Wednesday, 9 January 2013

A story entitled "Learning to Live with Cancer"

The following short story is about a very brave family who have gone through so much turmoil, both emotionally and physically in their personal battle against Cancer.

Cameron contacted me some months back, telling me he had come upon my blog quite by chance and after reading posts I had written felt a certain symmetry in how we both explain ourselves,how we write, the experiences we have gone through and all the emotions,fears and feelings that we have undergone.

Cameron asked would I be willing to share just some of the experiences of his family in the form of a short story he wrote on my blog about his wife's terrible disease and I agreed immediately.

 The internet is a fantastic way to share ones experiences and in doing so if it can shed even the tiniest bit of light on someone who is suffering, well that's quite an achievement.

Learning to Live with Cancer

My wife often tells me that she doesn't know how I got through a life-changing event. When Heather was diagnosed with mesothelioma, I didn't know what to say or even what to do, but slowly things fell into place. I hope that by sharing my experience here, I can help someone else currently facing a similar situation. 

Three months before her diagnosis, we were in the hospital, celebrating the birth of our first and only child, Lily. With such great joy and excitement in our lives, it was hard to imagine the time that was to follow. Sitting in the doctor's office just a few months later, we experienced the worst moment of either of our lives. When the doctors told us that my wife had mesothelioma, I looked at Heather, tears welling up in her eyes, and could not imagine how we were ever going to get through this.

Overwhelmed, I went through a brief moment of breaking down, but her doctor’s rapid questions about future medical decisions we would be asked to make brought me back to the present. It was the first time of many more occasions where we would have to make choices under the stress of severe emotional upheaval. I can only thank Heather for being strong even when we both had doubts.

Right after the meeting with doctors, I only felt anger and fear, which would come out in unexpected ways, particularly when I was frustrated. I cussed, ranted and raged at the smallest things. I felt angry at the world for putting us in this impossible, unfair situation. I knew that I couldn't be like that, and it didn’t take long for me to realize how selfish I was being. For my wife and daughter, I had to be strong, and eventually, it began to set in that this was more than a passing moment. It was going to be many months, maybe years. I never wanted my wife to see how scared I was. From that moment on, I did my very best to be nothing but a source of hope and optimism for my wife.
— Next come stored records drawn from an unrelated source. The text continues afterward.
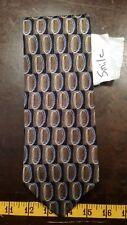 Siena Brown Black Oval Silk Designer Mens Tie Necktie Free Shipping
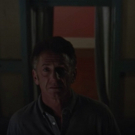 VIDEO: Watch the Trailer for Hulu's New Show THE FIRST Starring Sean Penn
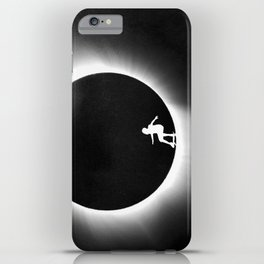 Pipedream iPhone Case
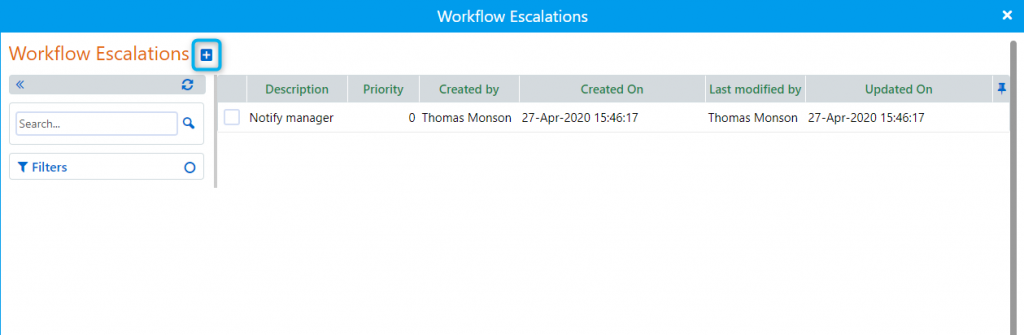 Workflow escalation| Comidor Platform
Afteragnosis, my to-do list grew considerably, and I had to learn to cope with all these new responsibilities. I had to help raise Lily, take care of Heather, our pets, while also holding down my full time job and helping to plan travel arrangements, doctors appointments, and so much more. Being that overwhelmed, I often felt that I couldn't take one more thing added to the list. I learned to prioritize and make choices, taking the list on one item at a time in order of importance.  I also learned very quickly to accept help from anyone who offered. Without the incredible outpouring pport from our loving friends and family, I honestly don’t know how we would have made it through this difficult time.

After work on a Friday, I decided to drive to my wife and baby in South Dakota. It was an 11-hour drive through a snow storm. I slept on the side of the road at one point as the plows worked to clear the snow. I arrived on Saturday and spent the rest of the day with my family, as well as part of Sunday, before driving back for work on Monday. It was a lot of exhausting travel for a few precious hours of time with them, but it was worth every second.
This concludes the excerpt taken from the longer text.